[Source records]
====================
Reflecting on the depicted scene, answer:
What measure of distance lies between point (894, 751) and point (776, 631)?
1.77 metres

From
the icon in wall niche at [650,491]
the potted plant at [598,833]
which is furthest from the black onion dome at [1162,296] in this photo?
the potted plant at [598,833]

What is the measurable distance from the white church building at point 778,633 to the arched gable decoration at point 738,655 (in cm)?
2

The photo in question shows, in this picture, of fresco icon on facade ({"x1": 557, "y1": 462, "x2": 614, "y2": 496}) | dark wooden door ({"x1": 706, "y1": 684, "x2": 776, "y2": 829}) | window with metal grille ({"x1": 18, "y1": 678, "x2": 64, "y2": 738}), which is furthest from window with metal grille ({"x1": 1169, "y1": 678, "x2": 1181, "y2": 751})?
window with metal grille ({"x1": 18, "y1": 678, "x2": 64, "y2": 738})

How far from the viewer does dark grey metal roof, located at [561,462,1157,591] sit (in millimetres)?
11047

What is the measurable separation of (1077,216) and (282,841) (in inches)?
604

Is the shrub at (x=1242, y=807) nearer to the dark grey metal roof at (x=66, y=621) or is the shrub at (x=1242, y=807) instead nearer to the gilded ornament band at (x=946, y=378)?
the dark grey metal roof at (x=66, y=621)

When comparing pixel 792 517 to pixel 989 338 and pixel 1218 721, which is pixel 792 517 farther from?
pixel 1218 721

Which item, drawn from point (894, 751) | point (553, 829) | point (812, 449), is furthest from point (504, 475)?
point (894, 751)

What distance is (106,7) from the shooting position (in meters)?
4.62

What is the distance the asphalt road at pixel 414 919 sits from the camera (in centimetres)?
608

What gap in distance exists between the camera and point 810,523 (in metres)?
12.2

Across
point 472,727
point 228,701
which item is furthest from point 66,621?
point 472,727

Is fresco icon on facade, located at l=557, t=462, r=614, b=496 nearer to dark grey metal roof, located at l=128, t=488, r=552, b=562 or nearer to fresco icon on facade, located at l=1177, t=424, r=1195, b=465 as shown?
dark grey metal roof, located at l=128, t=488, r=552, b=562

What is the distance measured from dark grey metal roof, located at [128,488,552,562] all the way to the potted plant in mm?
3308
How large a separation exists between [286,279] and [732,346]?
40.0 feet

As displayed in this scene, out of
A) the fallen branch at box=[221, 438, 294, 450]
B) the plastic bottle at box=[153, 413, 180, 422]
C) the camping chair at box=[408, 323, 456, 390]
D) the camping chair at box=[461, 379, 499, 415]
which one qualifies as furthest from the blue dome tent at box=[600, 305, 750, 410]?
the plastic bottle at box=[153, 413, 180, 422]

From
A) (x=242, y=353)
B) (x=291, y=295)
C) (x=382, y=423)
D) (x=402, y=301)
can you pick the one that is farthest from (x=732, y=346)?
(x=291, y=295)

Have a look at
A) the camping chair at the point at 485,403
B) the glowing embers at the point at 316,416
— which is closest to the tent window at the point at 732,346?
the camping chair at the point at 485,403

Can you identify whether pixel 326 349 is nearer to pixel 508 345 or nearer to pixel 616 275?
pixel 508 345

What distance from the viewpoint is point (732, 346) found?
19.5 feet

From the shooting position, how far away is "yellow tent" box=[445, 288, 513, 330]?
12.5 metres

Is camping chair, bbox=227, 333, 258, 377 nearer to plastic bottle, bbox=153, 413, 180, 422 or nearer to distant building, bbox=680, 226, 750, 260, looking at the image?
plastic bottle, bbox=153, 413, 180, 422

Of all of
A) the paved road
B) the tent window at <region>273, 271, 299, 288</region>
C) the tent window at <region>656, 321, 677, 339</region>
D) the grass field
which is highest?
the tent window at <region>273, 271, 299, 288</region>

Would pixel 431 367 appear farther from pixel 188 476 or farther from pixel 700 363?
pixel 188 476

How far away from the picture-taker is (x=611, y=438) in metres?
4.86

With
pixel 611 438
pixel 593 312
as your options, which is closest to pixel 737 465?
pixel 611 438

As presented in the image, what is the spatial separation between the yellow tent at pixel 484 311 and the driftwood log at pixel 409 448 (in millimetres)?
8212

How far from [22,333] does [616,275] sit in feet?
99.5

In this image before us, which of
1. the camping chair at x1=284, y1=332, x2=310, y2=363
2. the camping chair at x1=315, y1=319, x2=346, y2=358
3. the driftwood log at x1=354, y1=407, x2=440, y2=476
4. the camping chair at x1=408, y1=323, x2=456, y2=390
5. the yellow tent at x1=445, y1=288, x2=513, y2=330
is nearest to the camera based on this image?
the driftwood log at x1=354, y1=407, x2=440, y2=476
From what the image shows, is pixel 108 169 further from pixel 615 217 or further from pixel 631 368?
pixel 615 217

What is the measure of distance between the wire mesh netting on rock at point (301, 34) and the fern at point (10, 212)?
====================
• _To be done_:
Turn every one of the entries above into a JSON array of strings, with one string for each line and no strings for blank lines.

• _Result_:
[
  "Reflecting on the depicted scene, answer:",
  "What measure of distance lies between point (894, 751) and point (776, 631)?",
  "1.77 metres",
  "From",
  "the icon in wall niche at [650,491]",
  "the potted plant at [598,833]",
  "which is furthest from the black onion dome at [1162,296] in this photo?",
  "the potted plant at [598,833]",
  "What is the measurable distance from the white church building at point 778,633 to the arched gable decoration at point 738,655 (in cm)?",
  "2",
  "The photo in question shows, in this picture, of fresco icon on facade ({\"x1\": 557, \"y1\": 462, \"x2\": 614, \"y2\": 496}) | dark wooden door ({\"x1\": 706, \"y1\": 684, \"x2\": 776, \"y2\": 829}) | window with metal grille ({\"x1\": 18, \"y1\": 678, \"x2\": 64, \"y2\": 738}), which is furthest from window with metal grille ({\"x1\": 1169, \"y1\": 678, \"x2\": 1181, \"y2\": 751})?",
  "window with metal grille ({\"x1\": 18, \"y1\": 678, \"x2\": 64, \"y2\": 738})",
  "How far from the viewer does dark grey metal roof, located at [561,462,1157,591] sit (in millimetres)?",
  "11047",
  "What is the measurable separation of (1077,216) and (282,841) (in inches)?",
  "604",
  "Is the shrub at (x=1242, y=807) nearer to the dark grey metal roof at (x=66, y=621) or is the shrub at (x=1242, y=807) instead nearer to the gilded ornament band at (x=946, y=378)?",
  "the dark grey metal roof at (x=66, y=621)",
  "When comparing pixel 792 517 to pixel 989 338 and pixel 1218 721, which is pixel 792 517 farther from?",
  "pixel 1218 721",
  "Which item, drawn from point (894, 751) | point (553, 829) | point (812, 449), is furthest from point (504, 475)?",
  "point (894, 751)",
  "What distance is (106,7) from the shooting position (in meters)?",
  "4.62",
  "What is the distance the asphalt road at pixel 414 919 sits from the camera (in centimetres)?",
  "608",
  "What gap in distance exists between the camera and point 810,523 (in metres)?",
  "12.2",
  "Across",
  "point 472,727",
  "point 228,701",
  "which item is furthest from point 66,621?",
  "point 472,727",
  "Is fresco icon on facade, located at l=557, t=462, r=614, b=496 nearer to dark grey metal roof, located at l=128, t=488, r=552, b=562 or nearer to fresco icon on facade, located at l=1177, t=424, r=1195, b=465 as shown?",
  "dark grey metal roof, located at l=128, t=488, r=552, b=562",
  "What is the distance measured from dark grey metal roof, located at [128,488,552,562] all the way to the potted plant in mm?",
  "3308",
  "How large a separation exists between [286,279] and [732,346]?",
  "40.0 feet",
  "As displayed in this scene, out of",
  "A) the fallen branch at box=[221, 438, 294, 450]",
  "B) the plastic bottle at box=[153, 413, 180, 422]",
  "C) the camping chair at box=[408, 323, 456, 390]",
  "D) the camping chair at box=[461, 379, 499, 415]",
  "which one qualifies as furthest from the blue dome tent at box=[600, 305, 750, 410]?",
  "the plastic bottle at box=[153, 413, 180, 422]",
  "From",
  "A) (x=242, y=353)",
  "B) (x=291, y=295)",
  "C) (x=382, y=423)",
  "D) (x=402, y=301)",
  "can you pick the one that is farthest from (x=732, y=346)?",
  "(x=291, y=295)",
  "Have a look at",
  "A) the camping chair at the point at 485,403",
  "B) the glowing embers at the point at 316,416",
  "— which is closest to the tent window at the point at 732,346?",
  "the camping chair at the point at 485,403",
  "Can you identify whether pixel 326 349 is nearer to pixel 508 345 or nearer to pixel 616 275?",
  "pixel 508 345",
  "What distance from the viewpoint is point (732, 346) found?",
  "19.5 feet",
  "From the shooting position, how far away is \"yellow tent\" box=[445, 288, 513, 330]?",
  "12.5 metres",
  "Is camping chair, bbox=227, 333, 258, 377 nearer to plastic bottle, bbox=153, 413, 180, 422 or nearer to distant building, bbox=680, 226, 750, 260, looking at the image?",
  "plastic bottle, bbox=153, 413, 180, 422",
  "Of all of",
  "A) the paved road",
  "B) the tent window at <region>273, 271, 299, 288</region>",
  "C) the tent window at <region>656, 321, 677, 339</region>",
  "D) the grass field",
  "which is highest?",
  "the tent window at <region>273, 271, 299, 288</region>",
  "Would pixel 431 367 appear farther from pixel 188 476 or farther from pixel 700 363?",
  "pixel 188 476",
  "How far away from the picture-taker is (x=611, y=438) in metres?",
  "4.86",
  "With",
  "pixel 611 438",
  "pixel 593 312",
  "as your options, which is closest to pixel 737 465?",
  "pixel 611 438",
  "As presented in the image, what is the spatial separation between the yellow tent at pixel 484 311 and the driftwood log at pixel 409 448 (in millimetres)?",
  "8212",
  "How far from [22,333] does [616,275] sit in feet?",
  "99.5",
  "In this image before us, which of",
  "1. the camping chair at x1=284, y1=332, x2=310, y2=363",
  "2. the camping chair at x1=315, y1=319, x2=346, y2=358",
  "3. the driftwood log at x1=354, y1=407, x2=440, y2=476",
  "4. the camping chair at x1=408, y1=323, x2=456, y2=390",
  "5. the yellow tent at x1=445, y1=288, x2=513, y2=330",
  "is nearest to the camera based on this image?",
  "the driftwood log at x1=354, y1=407, x2=440, y2=476",
  "From what the image shows, is pixel 108 169 further from pixel 615 217 or further from pixel 631 368?",
  "pixel 615 217",
  "What is the measure of distance between the wire mesh netting on rock at point (301, 34) and the fern at point (10, 212)?"
]